[PATCH] genirq/affinity: report extra vectors on uneven nodes

linux-kernel.vger.kernel.org archive mirror
 help / color / mirror / Atom feed

* [PATCH] genirq/affinity: report extra vectors on uneven nodes
@ 2019-08-07 20:10 Jon Derrick
  2019-08-08  7:04 ` Thomas Gleixner
  0 siblings, 1 reply; 6+ messages in thread
From: Jon Derrick @ 2019-08-07 20:10 UTC (permalink / raw)
  To: Thomas Gleixner, linux-kernel; +Cc: linux-nvme, Jon Derrick

The current irq spreading algorithm spreads vectors amongst cpus evenly
per node. If a node has more cpus than another node, the extra vectors
being spread may not be reported back to the caller.
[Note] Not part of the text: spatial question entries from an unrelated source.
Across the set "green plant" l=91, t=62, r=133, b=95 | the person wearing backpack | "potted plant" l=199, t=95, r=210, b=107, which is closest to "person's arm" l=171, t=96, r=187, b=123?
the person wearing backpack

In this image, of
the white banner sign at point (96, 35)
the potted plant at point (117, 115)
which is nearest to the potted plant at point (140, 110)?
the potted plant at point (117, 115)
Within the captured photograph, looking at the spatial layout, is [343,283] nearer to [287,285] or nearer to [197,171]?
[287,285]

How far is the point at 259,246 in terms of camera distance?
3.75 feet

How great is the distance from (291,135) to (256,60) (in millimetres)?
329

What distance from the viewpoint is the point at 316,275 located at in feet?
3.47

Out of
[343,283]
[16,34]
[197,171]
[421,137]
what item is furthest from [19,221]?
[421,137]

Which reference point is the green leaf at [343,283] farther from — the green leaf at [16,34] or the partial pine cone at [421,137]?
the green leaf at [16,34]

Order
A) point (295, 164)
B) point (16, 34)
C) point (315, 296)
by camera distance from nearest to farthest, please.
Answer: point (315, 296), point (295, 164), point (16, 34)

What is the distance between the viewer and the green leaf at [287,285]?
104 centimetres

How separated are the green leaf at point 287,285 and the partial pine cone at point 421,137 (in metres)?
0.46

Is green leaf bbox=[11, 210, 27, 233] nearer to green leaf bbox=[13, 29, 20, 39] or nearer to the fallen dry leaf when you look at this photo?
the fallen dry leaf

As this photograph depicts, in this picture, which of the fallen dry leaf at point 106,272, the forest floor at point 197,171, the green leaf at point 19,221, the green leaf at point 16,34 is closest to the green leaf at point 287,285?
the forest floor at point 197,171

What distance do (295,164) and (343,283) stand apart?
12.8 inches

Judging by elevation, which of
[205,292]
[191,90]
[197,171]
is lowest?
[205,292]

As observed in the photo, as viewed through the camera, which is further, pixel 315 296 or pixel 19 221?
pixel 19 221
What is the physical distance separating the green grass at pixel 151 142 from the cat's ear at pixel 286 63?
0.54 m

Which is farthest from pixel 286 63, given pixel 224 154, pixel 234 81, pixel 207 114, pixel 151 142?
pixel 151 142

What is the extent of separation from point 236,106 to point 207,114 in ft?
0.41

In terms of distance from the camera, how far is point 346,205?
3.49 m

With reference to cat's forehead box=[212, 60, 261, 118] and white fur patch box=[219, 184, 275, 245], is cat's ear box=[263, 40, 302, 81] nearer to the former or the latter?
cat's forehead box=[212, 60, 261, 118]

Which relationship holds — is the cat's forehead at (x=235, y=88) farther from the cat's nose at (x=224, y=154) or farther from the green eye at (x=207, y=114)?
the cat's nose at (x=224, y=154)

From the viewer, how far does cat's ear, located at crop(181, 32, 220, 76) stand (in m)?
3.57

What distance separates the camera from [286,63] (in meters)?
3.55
This is most apparent with the NVMe driver and nr_cpus < vectors, where
the underreporting results in the caller's WARN being triggered:

irq_build_affinity_masks()
...
	if (nr_present < numvecs)
		WARN_ON(nr_present + nr_others < numvecs);

Signed-off-by: Jon Derrick <jonathan.derrick@intel.com>
---
 kernel/irq/affinity.c | 7 +++++--
 1 file changed, 5 insertions(+), 2 deletions(-)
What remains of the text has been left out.